高校に行ってあと3年も親父を保護者という形で頼りたくはなかった。

「ちょっと待て裕、君ならそういうと思ったよ。君は親父と違って真面目だからな。」
お父さんはふっと笑った。笑った時にできるほほのしわは美咲の笑顔を思い起こさせる。
そして、俺の前に1枚の紙を出してきた。それを見てみると、清水鉄工所の求人チラシであった。
「えっと、これは」と裕が戸惑っていると、
「裕、中学を卒業したらここで働くのはどうだ。
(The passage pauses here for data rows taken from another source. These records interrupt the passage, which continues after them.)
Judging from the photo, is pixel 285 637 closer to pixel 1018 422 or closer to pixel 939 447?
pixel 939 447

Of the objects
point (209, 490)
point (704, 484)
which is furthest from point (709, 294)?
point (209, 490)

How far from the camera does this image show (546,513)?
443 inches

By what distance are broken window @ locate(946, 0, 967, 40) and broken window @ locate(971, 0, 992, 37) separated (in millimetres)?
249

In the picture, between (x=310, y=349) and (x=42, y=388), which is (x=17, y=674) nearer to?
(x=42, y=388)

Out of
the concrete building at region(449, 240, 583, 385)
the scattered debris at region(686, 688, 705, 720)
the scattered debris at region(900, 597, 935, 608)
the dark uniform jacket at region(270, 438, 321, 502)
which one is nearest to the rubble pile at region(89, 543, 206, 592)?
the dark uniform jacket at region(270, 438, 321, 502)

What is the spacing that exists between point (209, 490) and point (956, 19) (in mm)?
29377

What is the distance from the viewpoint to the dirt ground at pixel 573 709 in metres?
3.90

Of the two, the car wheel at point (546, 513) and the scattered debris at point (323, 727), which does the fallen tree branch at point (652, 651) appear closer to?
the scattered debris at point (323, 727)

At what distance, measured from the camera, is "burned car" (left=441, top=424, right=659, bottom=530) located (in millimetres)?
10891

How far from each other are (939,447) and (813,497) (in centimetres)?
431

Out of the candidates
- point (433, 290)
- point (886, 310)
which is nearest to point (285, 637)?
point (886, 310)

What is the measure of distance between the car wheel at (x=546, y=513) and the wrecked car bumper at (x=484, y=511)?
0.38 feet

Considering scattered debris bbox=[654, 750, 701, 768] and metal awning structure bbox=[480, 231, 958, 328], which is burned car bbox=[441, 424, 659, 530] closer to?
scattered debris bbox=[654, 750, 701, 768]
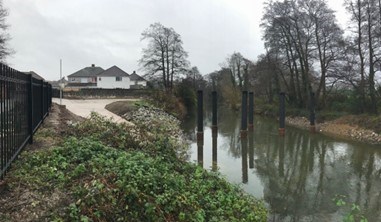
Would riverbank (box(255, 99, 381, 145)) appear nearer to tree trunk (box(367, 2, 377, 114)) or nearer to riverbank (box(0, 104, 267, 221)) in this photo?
tree trunk (box(367, 2, 377, 114))

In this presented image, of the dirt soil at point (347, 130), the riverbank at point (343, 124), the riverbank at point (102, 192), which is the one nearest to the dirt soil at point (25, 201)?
the riverbank at point (102, 192)

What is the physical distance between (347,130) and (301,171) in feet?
39.9

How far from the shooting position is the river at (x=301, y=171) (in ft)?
27.2

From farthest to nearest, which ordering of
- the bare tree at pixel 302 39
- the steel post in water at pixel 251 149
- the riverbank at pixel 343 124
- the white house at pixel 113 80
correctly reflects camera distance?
the white house at pixel 113 80 → the bare tree at pixel 302 39 → the riverbank at pixel 343 124 → the steel post in water at pixel 251 149

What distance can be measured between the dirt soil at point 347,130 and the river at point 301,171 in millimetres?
1419

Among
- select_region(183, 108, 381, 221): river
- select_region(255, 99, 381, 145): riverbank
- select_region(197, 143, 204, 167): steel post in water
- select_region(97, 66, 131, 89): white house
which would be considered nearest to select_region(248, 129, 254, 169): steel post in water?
select_region(183, 108, 381, 221): river

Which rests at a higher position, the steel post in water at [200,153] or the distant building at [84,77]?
the distant building at [84,77]

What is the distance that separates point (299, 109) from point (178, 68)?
14105 millimetres

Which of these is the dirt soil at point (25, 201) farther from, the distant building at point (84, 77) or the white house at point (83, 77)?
the white house at point (83, 77)

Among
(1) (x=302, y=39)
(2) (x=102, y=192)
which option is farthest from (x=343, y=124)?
(2) (x=102, y=192)

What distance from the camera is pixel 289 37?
1195 inches

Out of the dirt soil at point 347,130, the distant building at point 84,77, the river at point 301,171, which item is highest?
the distant building at point 84,77

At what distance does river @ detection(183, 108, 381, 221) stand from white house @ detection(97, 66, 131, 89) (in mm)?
45305

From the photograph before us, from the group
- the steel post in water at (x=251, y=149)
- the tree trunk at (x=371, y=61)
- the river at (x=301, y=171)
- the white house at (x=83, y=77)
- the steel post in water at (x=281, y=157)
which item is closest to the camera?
the river at (x=301, y=171)
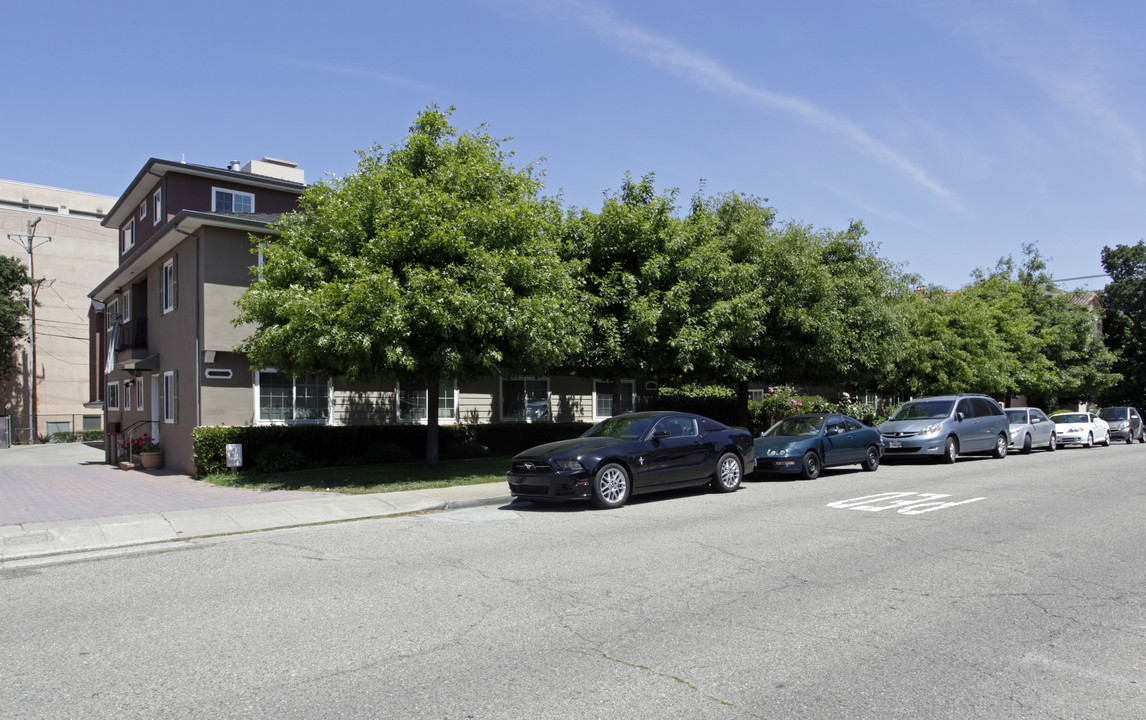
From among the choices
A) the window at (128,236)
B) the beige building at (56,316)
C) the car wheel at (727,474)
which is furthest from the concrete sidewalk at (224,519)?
the beige building at (56,316)

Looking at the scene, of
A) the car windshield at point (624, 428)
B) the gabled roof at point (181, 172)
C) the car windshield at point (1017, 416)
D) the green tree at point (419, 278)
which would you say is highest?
the gabled roof at point (181, 172)

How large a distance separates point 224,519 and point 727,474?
8160 mm

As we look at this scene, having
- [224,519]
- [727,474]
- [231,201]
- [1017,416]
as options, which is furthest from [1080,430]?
[231,201]

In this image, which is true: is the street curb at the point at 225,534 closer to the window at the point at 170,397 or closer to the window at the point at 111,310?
the window at the point at 170,397

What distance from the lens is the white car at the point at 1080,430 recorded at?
2631 cm

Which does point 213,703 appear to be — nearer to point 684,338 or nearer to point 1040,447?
point 684,338

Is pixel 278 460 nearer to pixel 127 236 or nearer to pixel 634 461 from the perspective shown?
pixel 634 461

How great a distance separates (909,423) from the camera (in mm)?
19281

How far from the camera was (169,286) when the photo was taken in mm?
21219

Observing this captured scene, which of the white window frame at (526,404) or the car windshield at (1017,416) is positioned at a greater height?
the white window frame at (526,404)

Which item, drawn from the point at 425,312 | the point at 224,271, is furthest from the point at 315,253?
the point at 224,271

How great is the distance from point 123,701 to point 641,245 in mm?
15568

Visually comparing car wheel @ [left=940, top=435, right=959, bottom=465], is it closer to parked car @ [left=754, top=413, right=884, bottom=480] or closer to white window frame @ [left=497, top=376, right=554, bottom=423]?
parked car @ [left=754, top=413, right=884, bottom=480]

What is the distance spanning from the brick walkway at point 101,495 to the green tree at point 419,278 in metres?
2.81
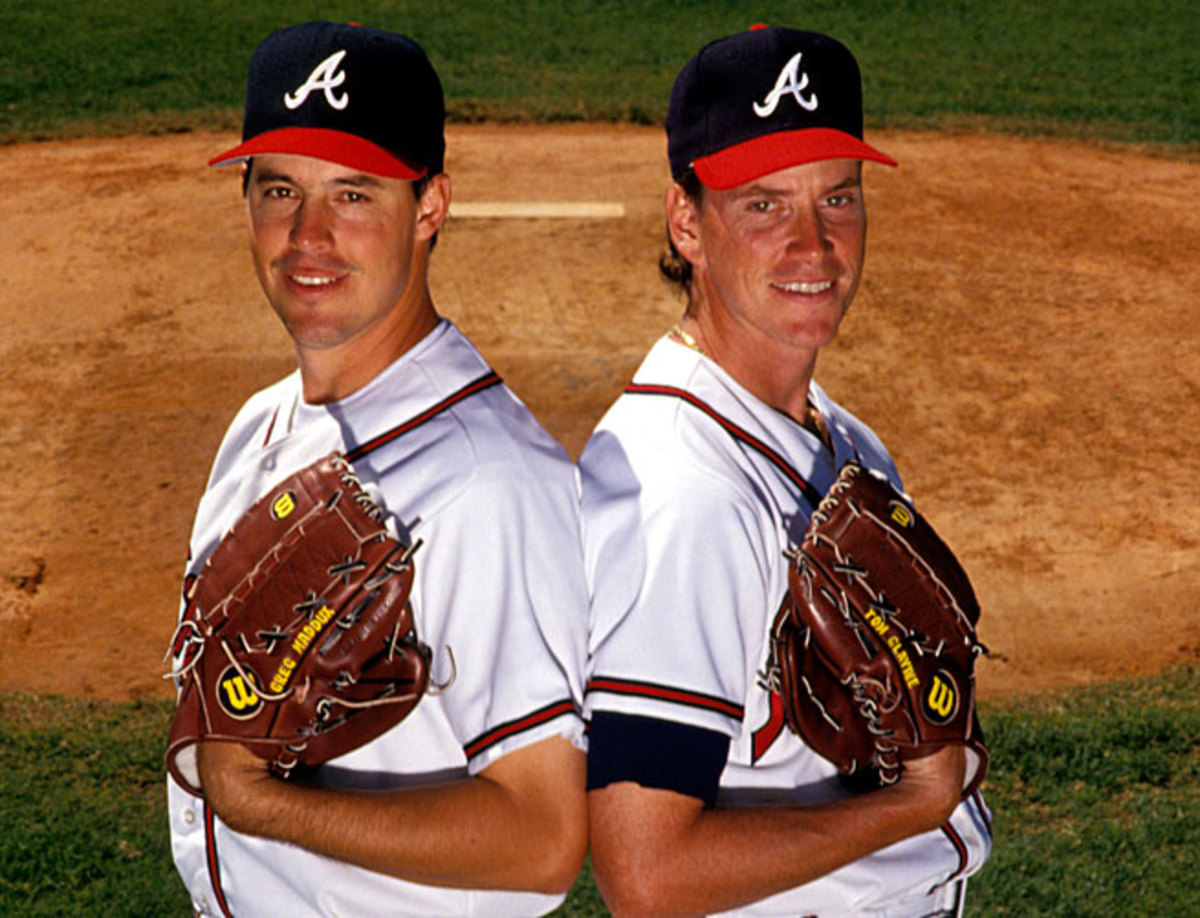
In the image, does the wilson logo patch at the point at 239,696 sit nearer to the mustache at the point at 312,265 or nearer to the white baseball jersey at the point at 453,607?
the white baseball jersey at the point at 453,607

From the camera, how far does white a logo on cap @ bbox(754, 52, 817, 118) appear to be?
2.62 metres

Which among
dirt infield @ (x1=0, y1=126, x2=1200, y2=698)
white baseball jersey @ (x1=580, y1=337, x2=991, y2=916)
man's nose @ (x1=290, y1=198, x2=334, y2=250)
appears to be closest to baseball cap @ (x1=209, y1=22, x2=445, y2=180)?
man's nose @ (x1=290, y1=198, x2=334, y2=250)

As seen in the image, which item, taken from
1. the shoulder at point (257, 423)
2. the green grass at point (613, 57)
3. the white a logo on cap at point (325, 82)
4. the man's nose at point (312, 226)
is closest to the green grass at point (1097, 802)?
the shoulder at point (257, 423)

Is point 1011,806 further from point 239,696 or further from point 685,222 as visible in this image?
point 239,696

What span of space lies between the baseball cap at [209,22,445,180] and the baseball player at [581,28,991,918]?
0.47 m

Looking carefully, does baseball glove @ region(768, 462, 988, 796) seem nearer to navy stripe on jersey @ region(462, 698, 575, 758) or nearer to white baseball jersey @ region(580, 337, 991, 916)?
white baseball jersey @ region(580, 337, 991, 916)

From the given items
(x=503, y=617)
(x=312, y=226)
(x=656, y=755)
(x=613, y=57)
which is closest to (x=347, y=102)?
(x=312, y=226)

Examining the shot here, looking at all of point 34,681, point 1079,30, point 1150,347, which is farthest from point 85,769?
point 1079,30

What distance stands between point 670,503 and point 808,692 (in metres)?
0.36

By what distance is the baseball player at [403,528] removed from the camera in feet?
7.56

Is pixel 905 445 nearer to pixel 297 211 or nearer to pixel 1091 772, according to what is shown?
pixel 1091 772

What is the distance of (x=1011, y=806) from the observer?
5.11 m

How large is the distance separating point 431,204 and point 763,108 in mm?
599

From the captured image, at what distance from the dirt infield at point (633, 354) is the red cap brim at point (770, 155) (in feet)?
12.9
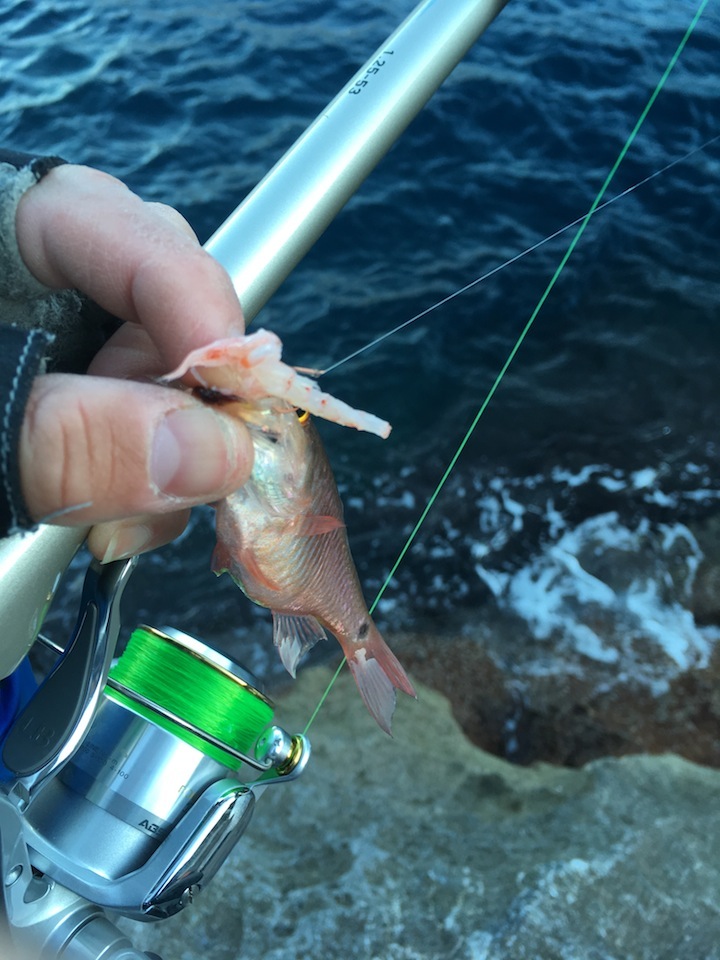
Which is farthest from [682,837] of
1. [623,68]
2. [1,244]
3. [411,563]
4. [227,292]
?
[623,68]

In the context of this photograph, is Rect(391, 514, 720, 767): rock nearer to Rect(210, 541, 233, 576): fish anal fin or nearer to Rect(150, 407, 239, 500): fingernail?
Rect(210, 541, 233, 576): fish anal fin

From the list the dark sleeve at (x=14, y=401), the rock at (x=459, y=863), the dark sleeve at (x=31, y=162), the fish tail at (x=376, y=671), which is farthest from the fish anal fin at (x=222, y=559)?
the rock at (x=459, y=863)

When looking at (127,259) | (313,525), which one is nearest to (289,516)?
(313,525)

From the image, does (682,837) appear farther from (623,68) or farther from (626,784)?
(623,68)

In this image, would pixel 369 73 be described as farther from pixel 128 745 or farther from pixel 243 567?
pixel 128 745

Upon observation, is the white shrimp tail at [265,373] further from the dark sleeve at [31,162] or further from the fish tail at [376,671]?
the fish tail at [376,671]

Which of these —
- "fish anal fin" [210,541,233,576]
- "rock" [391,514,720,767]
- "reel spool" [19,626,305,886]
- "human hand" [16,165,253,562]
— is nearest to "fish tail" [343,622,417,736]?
"reel spool" [19,626,305,886]

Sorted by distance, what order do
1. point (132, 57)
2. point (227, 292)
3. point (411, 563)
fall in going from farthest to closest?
point (132, 57), point (411, 563), point (227, 292)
もちろん強制ではないよ。」
中学卒業後の進路が決まっていない裕にとって願ってもない提案だった。
「あの、この会社は俺なんかを雇ってくれるんですか。」
いくら町の鉄工所だと言っても何の知識もない俺が働けるとは考えられなかった。
すると、お父さんが
「この鉄工所の社長が俺の親父の同級生でな、若い人がいないから誰か紹介してくれないかと頼んできたんだよ。だから、もし裕がここで働きたいなら俺が裕を社長に紹介する。どうする。返事は今でなくていい。家に帰ってじっくり考えてみな。」
お父さんは優しい目を俺に向けていた。
「でも、お父さんに甘えるわけには」
「勘違いするな、俺は裕に同情して仕事を提案しているわけじゃない。偶然、人が必要な会社から若い子を紹介してほしいと言われて真っ先に思いついたのが裕だっただけ。俺は、裕を紹介したら清水さんに恩を売れる。そして清水鉄工所は人手が増える。ただそれだけだ。だから、裕は俺のことなんて気にしなくていいんだよ。」
お父さんは俺に優しい口調でこう言ってくれた。
お父さんが俺に気を使ってくれたことはわかっていた。でも、その気遣いがうれしかった。だから俺はその会社で働くことを決めた。

いつか恩返しすることを心に決めて。

この記事が気に入ったらサポートをしてみませんか?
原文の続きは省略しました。